> Tareas:
A - Según el texto sobre Oporto, ¿quiénes construyeron el Palacio da Bolsa y en qué siglo?
B - Sigue escribiendo el texto sobre Oporto a partir de su última oración.

> Fragmento citado:
▬▬▬▬▬▬▬▬▬▬
La segunda ciudad más importante de Portugal lo tiene todo:
maravillas arquitectónicas, el increíble valle del Duero y estrellas Michelin
en abundancia.
Estoy comiendo unos huevos en la terraza de un hotel en Oporto, con la mirada perdida en el Duero y los tejados anaranjados en ruina de Vila Nova de Gaia, cuando una gaviota se posa a unos centímetros de mi cara. Tiro un poco de pan por la baranda, evitando por poco darle a una monja que recogía coles en el jardín de al lado, y la gaviota se va. Esta no será la única vez que me encuentre asomado a un mirador. Oporto y Gaia, su ciudad hermana, se elevan a ambas orillas del Duero, formando una especie de anfiteatro en el que cada distrito es la estrella del espectáculo. No pasan diez minutos sin que encuentres una imponente vista de campanarios, palacios, y casas adosadas con azulejos azules, todos recostados hacia el brillante Río de Oro. Serpenteando por el este hacia el interior de la región vinícola del valle del Duero, el río es la fuente de la mayor contribución de la ciudad: el oporto. También jugó un papel importante en los viajes del descubrimiento de América del siglo XV y en la adquisición de riquezas posterior. En los últimos años, los turistas han empezado a descubrir Oporto.
Nombrada la mejor ciudad de Europa por la organización de los mejores destinos europeos tres veces desde 2012, atrae a 1,6 millones de visitantes al año. Es cierto que cuenta con una exquisita arquitectura, unas vistas impresionantes, callejuelas abovedadas y estrellas Michelin. Pero, además, cuenta con el sentimiento de comunidad que beneficia a una ciudad de poco más de 235.000 habitantes. En el barrio de Ribeira, patrimonio de la humanidad por la UNESCO, todavía se puede ir a una cafetería familiar y coger tú mismo una cerveza barata de la nevera, lo que prueba que, al menos aquí, se puede ser el mejor y seguir siendo uno mismo.
Hoy exploraré las sedes del poder, el comercio, la religión y el vino de Oporto, empezando con una visita al Palacio da Bolsa, construido por los mercaderes de la ciudad en el siglo XIX. La lujosa entrada culmina en la Sala Árabe, parecida a una mezquita embellecida con un montón de detalles dorados y azules. Aunque el diseño está más relacionado con la demostración de poder que con el Islam, no tuvo muy buena acogida entre los líderes eclesiásticos. “Se hizo como una provocación”, me dice el guía. “Decían, ‘somos ricos y hacemos y lo que queremos’”. Comparada con la Igreja de São Francisco de al lado, la Sala Árabe es un modelo de moderación.
▬▬▬▬▬▬▬▬▬▬
Entradas de datos extraídas:
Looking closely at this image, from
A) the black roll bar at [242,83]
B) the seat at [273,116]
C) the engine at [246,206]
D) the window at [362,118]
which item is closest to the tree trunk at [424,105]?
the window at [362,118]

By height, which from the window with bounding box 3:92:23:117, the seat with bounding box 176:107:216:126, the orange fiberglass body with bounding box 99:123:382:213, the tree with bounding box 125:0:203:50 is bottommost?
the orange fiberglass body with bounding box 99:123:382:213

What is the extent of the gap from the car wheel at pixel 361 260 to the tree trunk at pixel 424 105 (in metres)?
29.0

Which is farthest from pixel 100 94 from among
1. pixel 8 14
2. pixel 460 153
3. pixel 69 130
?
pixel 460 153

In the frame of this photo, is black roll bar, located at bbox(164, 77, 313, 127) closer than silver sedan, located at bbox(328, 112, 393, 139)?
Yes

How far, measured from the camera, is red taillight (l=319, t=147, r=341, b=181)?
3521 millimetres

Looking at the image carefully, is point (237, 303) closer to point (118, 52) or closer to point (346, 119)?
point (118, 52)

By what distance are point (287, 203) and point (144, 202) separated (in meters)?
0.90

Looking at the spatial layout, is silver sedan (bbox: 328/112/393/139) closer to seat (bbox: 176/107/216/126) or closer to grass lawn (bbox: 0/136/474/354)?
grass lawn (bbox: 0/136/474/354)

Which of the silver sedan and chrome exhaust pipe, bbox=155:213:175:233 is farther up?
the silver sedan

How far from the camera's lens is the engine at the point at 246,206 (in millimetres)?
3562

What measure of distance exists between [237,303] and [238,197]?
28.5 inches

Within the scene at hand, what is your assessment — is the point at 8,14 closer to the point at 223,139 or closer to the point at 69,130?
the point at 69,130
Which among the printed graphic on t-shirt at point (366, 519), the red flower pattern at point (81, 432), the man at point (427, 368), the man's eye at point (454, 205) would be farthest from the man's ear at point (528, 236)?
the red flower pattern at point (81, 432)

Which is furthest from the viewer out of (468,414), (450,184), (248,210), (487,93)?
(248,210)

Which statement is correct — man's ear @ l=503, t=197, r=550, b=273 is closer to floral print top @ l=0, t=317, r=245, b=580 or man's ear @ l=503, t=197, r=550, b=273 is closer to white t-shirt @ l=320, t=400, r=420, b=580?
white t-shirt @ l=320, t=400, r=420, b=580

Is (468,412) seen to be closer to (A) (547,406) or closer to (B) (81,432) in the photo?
▬▬▬▬▬▬▬▬▬▬
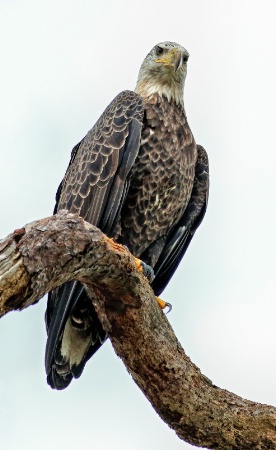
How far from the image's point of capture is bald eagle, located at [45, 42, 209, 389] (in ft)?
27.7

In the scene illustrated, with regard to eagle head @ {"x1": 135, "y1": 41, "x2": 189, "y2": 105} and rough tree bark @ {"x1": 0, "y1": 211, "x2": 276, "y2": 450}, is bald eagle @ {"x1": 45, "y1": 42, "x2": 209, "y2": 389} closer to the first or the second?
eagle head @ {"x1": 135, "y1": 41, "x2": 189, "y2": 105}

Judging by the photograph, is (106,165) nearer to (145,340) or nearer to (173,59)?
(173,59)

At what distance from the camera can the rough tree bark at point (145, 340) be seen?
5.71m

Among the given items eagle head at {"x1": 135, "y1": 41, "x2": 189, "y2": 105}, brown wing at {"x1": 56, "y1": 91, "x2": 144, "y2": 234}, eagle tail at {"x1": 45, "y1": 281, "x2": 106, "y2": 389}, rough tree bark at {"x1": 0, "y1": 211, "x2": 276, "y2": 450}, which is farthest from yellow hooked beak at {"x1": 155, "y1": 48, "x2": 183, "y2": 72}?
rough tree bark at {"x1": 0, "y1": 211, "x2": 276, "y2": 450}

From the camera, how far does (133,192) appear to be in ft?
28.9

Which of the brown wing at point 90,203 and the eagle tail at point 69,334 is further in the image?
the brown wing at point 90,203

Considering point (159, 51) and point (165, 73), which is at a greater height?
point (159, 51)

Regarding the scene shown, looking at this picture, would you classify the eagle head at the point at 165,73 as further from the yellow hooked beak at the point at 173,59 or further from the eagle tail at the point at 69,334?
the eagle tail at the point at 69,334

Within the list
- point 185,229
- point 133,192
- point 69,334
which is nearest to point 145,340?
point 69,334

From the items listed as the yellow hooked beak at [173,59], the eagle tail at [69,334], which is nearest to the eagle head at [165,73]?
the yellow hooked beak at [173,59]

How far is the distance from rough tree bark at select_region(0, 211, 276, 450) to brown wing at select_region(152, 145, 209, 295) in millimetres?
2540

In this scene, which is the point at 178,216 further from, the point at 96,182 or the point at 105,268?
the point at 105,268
▬▬▬▬▬▬▬▬▬▬
> Respuestas:
A - Lo construyeron los mercaderes de la ciudad en el siglo XIX.

B -
El exterior gótico de esta iglesia, que data del siglo XIV, no te prepara para su interior. Los Conquistadores se trajeron una gran cantidad de oro con ellos, y parece que la mayoría se aplicó al interior cuando se remodeló en el siglo XVIII. Es como la Cueva de las Maravillas de Aladino. En la lúgubre cripta, me encuentro con inquietantes efigies de aspecto humano, obras de arte con títulos como Nuestra Señora de la Buena Muerte, y una ventana en el suelo, bajo la que se ven huesos y cráneos humanos.
¡Hora de comer! Cruzo el puente de Dom Luís I, coronado por un gran arco de hierro, y entro en Gaia. Subo y subo hasta El Blini, un restaurante inaugurado en 2016 por el chef José Cordeiro, ganador de una estrella Michelin. Justo al otro lado están las casas que delimitan la Praça da Ribeira, todas distintas en color, tamaño o forma. El camarero me pregunta si me gustaría seguir la recomendación del chef, y le digo que sí. Es un desfile de platos que incluye ostras, tartar de atún con papadum, sopa de pez mantequilla con un enorme hojaldre por encima y lubina asada con puré de calabaza. Entre la sopa y la lubina, le pregunto al camarero si puedo hacer una pausa. Sonríe y mira su reloj: “¡Tiene dos minutos!”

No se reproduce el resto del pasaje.